In the entries that follow, identify the line containing "How far is the" and return it together with all later lines, exactly as they appear.
*** RECORDS FOR THIS TASK
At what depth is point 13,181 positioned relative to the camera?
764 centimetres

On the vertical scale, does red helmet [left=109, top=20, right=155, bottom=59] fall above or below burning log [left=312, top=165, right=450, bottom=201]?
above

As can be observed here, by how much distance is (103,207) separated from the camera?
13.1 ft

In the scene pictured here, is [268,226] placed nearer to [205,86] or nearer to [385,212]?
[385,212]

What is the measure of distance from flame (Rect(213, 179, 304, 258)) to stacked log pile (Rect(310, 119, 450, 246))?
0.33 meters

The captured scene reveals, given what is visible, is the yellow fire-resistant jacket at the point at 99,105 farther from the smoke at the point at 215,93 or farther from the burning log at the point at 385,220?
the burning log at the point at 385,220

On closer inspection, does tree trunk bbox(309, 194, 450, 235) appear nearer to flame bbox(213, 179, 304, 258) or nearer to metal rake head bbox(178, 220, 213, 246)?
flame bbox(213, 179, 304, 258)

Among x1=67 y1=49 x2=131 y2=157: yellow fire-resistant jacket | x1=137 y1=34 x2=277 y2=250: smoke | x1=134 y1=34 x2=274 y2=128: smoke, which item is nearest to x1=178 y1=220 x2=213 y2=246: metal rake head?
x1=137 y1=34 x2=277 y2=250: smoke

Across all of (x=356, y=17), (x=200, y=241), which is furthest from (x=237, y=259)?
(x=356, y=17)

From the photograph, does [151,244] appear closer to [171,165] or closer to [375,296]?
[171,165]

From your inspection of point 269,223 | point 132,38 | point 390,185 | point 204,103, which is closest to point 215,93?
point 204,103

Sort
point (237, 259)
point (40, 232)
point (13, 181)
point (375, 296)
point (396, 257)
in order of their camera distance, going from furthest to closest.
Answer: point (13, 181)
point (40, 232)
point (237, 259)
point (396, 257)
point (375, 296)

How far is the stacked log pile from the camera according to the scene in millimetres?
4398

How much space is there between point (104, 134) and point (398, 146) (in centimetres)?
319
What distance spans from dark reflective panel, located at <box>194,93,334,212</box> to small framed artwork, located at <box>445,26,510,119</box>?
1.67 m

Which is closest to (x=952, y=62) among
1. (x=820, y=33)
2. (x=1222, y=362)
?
******
# TASK RESULT
How far is the stacked log pile from the camera according to the scene in millimetres?
4398

How much space is there between point (104, 134) and point (398, 146) (in centimetres)?
319
What distance spans from dark reflective panel, located at <box>194,93,334,212</box> to small framed artwork, located at <box>445,26,510,119</box>?
1.67 m

Which is closest to (x=952, y=62) among
1. (x=820, y=33)
2. (x=1222, y=362)
?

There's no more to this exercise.